** Excerpt to read follows **

In Mexico, although high school (grades 9-11) is compulsory, there is a lack of high schools for the existing student population. Public high schools require an entrance test plus the purchase of uniforms, books, and additional school fees. This cost is prohibitive to the average family (especially a family with several children). This, of course, is not that different from the invisible fees in our own public schools, for example: pay-to-play, instruments, extracurriculars, field trips, and enrichment programming that many of our students never experience.

While in Merida, I observed high school classes and interviewed groups of students and administrators at the local, state, and federal level while working with professors from the local university with the intention of learning more about the Mexican education system. My goal was to identify programming for students of de escasos recursos (low income students) with the hope of discovering new programming and ideas for my own district. There were many surprises relevant to our own schools and communities. Here are three observations of how challenges for schooling of low-income students in Mexico are being addressed and potential lessons for the United States:

1. Providing Solutions to Barriers and Needs

Unidad Académica Bachillerato con Interacción Comunitaria (UABIC) is a high school opened by the local university in Mérida. The school was built in 2008 and is located on the southern tip of the city, far from the infrastructures of modern living.Admittance is based on family finances and education history.

** End of Excerpt to read **

# Apply what you read
[1] In the passage on Mexican high schools, write out the section that begins at the words "1. Providing Solutions" and stops after the words "and education history.".
[2] Answer these questions from the passage on Mexican high schools:
(a) Which grades make up high school in Mexico?
(b) In which city did the writer observe high school classes?
(c) In what year was the Unidad Académica Bachillerato con Interacción Comunitaria built?

** Input data follows **

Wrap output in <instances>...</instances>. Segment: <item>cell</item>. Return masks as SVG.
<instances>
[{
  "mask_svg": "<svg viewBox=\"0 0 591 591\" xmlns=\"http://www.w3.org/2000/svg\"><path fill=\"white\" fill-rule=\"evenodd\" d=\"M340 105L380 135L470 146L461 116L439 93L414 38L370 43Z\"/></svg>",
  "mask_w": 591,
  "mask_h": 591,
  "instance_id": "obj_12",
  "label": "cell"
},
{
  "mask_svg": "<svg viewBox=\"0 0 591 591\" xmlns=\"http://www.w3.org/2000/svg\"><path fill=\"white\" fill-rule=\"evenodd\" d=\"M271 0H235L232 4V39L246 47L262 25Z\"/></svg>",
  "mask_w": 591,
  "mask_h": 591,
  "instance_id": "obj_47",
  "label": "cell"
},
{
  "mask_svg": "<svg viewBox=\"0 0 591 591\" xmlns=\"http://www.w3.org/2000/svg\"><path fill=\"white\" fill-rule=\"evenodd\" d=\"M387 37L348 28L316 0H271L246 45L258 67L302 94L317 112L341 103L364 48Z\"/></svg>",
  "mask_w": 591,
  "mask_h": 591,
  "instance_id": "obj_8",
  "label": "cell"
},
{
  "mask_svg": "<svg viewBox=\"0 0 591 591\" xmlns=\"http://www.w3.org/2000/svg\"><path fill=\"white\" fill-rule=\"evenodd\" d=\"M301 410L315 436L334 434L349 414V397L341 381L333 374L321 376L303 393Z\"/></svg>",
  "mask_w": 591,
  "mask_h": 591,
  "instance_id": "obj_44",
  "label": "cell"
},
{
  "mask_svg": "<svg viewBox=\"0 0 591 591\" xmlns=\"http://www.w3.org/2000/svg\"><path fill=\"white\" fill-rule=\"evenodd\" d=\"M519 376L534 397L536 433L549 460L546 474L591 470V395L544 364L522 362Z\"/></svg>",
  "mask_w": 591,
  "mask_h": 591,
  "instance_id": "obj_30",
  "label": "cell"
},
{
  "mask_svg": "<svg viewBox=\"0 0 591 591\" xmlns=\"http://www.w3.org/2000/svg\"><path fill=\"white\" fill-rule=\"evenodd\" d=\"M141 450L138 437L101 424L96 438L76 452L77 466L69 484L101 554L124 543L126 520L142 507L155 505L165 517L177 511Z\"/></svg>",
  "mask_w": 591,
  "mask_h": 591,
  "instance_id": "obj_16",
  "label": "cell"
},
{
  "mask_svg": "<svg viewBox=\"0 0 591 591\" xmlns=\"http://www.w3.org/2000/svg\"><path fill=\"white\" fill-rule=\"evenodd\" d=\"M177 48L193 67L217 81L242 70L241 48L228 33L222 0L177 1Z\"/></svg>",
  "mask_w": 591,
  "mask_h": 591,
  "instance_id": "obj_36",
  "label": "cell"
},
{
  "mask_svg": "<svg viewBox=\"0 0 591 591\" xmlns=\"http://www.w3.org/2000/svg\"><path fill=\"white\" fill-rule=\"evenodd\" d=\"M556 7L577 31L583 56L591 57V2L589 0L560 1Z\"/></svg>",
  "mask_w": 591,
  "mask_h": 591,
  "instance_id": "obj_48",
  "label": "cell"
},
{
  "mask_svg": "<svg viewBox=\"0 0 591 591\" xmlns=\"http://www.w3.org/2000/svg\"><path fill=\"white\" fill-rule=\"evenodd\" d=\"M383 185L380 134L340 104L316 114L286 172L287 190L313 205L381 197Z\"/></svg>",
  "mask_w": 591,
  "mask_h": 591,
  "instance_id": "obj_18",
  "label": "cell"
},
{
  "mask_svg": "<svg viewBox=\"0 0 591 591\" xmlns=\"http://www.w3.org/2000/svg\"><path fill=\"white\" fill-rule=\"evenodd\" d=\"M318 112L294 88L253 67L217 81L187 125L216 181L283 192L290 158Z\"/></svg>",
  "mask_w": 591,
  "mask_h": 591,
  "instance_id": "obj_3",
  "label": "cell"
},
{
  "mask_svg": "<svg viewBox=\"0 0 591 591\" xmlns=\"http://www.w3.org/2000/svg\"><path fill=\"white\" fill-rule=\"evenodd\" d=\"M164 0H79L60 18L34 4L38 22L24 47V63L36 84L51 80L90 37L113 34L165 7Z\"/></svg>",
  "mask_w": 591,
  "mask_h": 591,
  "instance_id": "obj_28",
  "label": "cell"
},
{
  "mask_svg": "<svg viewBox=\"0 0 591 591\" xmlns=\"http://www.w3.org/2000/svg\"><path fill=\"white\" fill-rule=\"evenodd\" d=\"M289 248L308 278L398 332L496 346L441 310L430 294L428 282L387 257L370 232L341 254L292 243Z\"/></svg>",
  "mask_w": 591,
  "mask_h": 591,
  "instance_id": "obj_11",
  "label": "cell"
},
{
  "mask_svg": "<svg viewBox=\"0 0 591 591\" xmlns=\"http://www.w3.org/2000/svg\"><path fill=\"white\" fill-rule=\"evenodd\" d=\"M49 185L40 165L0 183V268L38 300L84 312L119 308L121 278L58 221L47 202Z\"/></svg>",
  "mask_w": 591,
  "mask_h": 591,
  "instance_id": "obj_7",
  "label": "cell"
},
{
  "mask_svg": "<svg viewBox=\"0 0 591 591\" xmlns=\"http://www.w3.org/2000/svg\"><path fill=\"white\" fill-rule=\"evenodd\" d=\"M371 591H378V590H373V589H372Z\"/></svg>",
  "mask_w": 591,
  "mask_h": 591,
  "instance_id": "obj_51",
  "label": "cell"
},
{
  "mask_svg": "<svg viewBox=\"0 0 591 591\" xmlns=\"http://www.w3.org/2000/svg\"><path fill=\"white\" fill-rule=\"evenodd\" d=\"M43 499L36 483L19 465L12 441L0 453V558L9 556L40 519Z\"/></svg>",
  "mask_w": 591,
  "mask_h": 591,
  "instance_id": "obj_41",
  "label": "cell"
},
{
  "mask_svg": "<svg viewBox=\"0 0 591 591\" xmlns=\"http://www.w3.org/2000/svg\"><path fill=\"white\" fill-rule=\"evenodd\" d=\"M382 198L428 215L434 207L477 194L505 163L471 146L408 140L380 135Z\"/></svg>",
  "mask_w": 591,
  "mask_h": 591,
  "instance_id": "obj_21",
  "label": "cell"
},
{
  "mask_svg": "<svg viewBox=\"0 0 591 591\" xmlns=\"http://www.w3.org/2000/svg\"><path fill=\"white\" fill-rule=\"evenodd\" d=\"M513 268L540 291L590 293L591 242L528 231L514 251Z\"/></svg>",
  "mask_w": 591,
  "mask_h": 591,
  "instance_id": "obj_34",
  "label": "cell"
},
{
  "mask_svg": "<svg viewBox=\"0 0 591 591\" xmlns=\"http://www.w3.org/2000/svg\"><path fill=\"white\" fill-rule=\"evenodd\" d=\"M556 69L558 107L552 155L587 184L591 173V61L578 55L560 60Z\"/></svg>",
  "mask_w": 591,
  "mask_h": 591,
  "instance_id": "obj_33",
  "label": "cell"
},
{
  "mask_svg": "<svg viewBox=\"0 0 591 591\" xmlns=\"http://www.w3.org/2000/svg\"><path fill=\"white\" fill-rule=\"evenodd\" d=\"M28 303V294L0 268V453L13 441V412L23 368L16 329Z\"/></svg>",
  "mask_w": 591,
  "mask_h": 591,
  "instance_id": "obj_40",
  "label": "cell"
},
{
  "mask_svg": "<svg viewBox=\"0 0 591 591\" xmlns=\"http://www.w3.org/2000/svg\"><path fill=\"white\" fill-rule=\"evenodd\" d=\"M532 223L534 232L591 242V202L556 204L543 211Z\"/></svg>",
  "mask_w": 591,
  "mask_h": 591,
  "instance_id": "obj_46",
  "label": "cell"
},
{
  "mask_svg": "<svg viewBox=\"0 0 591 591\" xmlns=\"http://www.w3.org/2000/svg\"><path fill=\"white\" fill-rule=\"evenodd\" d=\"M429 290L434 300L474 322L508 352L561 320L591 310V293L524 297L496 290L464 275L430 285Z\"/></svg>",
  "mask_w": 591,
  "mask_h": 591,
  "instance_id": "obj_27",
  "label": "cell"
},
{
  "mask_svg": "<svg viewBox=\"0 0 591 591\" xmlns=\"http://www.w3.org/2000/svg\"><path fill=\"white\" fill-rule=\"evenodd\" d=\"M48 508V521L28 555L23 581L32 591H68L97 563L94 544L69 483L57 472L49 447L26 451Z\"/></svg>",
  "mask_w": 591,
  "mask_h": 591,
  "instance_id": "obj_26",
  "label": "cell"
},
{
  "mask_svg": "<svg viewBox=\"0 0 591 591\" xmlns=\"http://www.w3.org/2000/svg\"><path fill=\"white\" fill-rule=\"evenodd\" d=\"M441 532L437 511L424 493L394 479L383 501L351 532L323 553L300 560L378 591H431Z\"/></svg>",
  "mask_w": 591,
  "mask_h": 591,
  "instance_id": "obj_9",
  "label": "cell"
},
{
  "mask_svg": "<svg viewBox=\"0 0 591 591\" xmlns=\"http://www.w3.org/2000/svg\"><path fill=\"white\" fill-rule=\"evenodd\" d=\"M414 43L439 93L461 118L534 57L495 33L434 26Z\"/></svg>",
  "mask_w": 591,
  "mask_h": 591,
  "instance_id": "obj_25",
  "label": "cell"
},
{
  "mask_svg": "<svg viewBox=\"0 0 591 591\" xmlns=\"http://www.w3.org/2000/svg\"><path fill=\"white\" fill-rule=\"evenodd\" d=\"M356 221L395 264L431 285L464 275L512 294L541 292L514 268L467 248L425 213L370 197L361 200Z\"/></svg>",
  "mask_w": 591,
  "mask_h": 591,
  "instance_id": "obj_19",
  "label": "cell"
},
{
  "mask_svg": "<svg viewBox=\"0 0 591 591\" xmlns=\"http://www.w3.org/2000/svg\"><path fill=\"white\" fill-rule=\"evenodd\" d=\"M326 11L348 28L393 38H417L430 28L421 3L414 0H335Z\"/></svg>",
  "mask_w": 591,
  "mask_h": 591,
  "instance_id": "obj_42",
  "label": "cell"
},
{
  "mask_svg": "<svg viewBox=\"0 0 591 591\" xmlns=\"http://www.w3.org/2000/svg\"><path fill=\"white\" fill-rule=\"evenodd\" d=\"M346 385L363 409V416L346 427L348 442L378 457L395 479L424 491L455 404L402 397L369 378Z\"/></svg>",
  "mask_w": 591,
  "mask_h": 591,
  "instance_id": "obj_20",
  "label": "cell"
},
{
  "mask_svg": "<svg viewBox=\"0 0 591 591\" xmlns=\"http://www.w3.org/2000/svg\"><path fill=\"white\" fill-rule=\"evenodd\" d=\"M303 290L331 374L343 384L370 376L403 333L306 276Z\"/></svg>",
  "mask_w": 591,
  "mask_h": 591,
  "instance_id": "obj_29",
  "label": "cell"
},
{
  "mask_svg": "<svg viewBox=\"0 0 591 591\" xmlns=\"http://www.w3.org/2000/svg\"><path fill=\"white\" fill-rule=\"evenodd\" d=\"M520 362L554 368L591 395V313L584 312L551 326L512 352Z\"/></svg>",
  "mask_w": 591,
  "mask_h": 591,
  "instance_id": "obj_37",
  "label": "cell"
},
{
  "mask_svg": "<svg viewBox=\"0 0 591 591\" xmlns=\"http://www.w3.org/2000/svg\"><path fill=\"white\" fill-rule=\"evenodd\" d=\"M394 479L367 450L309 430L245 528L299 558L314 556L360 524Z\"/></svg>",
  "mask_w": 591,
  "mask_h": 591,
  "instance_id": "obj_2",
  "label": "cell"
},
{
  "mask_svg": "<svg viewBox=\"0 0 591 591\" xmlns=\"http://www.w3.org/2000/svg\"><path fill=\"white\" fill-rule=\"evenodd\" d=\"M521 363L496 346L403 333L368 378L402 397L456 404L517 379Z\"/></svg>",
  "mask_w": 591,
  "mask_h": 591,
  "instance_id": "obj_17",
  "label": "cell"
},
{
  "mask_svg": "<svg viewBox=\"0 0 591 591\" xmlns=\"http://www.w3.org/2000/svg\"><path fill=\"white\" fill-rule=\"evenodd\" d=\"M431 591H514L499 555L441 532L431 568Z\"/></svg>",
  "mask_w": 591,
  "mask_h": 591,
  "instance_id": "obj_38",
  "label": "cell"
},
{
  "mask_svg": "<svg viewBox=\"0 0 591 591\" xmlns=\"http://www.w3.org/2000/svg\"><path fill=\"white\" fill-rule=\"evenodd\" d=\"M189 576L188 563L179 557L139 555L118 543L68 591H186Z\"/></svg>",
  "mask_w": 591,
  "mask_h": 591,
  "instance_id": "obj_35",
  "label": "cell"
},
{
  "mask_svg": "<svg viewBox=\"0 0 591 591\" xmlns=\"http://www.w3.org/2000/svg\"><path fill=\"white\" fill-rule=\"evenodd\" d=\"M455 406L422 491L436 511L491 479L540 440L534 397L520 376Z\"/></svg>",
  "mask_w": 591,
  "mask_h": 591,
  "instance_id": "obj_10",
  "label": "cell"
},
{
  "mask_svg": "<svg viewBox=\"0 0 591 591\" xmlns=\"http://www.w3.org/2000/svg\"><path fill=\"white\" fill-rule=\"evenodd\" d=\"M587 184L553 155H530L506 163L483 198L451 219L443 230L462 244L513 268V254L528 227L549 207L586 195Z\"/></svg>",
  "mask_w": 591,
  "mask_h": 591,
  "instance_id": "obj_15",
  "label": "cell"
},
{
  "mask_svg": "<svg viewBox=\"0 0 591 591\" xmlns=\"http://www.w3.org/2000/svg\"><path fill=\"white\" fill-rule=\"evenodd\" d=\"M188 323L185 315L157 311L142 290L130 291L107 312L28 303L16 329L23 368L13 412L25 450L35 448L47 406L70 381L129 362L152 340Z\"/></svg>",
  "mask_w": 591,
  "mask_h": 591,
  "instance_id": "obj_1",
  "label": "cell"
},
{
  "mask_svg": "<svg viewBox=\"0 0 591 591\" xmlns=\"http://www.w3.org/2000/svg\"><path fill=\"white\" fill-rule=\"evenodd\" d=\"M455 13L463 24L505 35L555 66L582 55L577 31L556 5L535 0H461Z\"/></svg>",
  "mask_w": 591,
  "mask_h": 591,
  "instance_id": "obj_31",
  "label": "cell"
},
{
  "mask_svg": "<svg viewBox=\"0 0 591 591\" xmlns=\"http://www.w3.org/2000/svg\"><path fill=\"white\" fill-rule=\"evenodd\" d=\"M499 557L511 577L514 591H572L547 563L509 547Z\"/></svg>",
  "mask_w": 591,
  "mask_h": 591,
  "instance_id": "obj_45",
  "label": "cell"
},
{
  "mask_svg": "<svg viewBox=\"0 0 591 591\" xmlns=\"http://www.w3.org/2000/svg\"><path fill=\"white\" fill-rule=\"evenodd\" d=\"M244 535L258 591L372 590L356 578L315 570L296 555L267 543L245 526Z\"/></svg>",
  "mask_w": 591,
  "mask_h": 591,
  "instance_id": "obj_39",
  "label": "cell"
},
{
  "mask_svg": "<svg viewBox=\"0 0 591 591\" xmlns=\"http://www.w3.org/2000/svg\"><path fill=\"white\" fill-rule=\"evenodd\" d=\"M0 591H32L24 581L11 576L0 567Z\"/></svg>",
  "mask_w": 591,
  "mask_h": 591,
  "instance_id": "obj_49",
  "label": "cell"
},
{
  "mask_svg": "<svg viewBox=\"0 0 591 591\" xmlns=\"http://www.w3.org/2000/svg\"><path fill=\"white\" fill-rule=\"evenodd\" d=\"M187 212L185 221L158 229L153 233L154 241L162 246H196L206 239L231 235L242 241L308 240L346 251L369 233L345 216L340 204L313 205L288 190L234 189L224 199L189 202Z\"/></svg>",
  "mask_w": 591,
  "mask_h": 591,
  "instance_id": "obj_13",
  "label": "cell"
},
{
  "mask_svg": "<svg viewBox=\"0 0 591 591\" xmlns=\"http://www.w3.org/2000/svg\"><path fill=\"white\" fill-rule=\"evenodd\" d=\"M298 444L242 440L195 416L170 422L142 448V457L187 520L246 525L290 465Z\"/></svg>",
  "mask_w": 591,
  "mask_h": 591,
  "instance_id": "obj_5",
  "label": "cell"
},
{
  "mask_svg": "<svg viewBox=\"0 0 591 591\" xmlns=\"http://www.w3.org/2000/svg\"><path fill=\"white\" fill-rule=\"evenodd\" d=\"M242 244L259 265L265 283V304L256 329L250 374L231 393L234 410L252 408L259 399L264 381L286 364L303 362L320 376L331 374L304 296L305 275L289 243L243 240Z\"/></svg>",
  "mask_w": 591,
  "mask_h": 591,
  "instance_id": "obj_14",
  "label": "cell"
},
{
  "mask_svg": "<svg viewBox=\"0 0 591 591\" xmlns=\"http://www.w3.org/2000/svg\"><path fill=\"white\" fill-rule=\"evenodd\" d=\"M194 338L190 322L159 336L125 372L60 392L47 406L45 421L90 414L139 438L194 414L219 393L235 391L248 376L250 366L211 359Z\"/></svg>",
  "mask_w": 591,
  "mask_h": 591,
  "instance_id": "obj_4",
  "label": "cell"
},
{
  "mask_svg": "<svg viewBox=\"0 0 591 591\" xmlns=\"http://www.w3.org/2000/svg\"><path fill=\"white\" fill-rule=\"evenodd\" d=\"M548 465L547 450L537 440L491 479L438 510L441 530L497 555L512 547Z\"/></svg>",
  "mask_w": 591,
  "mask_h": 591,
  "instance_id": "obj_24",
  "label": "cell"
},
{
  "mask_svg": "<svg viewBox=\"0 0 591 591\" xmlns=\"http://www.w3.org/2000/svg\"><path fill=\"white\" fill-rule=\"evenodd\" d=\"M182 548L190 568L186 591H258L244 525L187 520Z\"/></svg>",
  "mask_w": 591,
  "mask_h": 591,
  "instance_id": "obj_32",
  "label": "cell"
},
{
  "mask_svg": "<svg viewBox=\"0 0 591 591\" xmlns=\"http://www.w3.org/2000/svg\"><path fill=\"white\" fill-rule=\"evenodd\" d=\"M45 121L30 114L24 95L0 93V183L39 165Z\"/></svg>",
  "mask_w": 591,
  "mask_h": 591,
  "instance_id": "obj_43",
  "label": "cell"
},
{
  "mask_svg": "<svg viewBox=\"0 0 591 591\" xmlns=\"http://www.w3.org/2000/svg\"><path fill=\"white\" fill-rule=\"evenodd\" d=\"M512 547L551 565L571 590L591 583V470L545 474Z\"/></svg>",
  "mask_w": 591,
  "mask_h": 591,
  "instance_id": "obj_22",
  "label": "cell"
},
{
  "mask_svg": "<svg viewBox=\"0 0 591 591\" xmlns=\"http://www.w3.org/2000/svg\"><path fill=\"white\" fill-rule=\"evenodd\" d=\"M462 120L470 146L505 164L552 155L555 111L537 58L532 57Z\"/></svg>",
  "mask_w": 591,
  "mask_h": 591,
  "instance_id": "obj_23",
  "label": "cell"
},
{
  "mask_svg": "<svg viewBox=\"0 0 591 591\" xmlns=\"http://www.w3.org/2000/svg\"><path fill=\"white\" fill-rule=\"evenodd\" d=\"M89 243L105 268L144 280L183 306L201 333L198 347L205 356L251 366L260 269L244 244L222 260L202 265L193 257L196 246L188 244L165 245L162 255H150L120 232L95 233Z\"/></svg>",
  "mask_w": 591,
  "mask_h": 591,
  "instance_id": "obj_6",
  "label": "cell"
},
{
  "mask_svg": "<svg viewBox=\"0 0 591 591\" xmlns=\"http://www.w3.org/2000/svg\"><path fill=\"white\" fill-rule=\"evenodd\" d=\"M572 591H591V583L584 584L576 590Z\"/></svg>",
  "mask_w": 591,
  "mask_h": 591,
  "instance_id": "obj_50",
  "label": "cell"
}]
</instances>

** End of Input data **

# Answer section
[1]
1. Providing Solutions to Barriers and Needs

Unidad Académica Bachillerato con Interacción Comunitaria (UABIC) is a high school opened by the local university in Mérida. The school was built in 2008 and is located on the southern tip of the city, far from the infrastructures of modern living.Admittance is based on family finances and education history.

[2]
(a) Grades 9-11.
(b) Merida.
(c) 2008.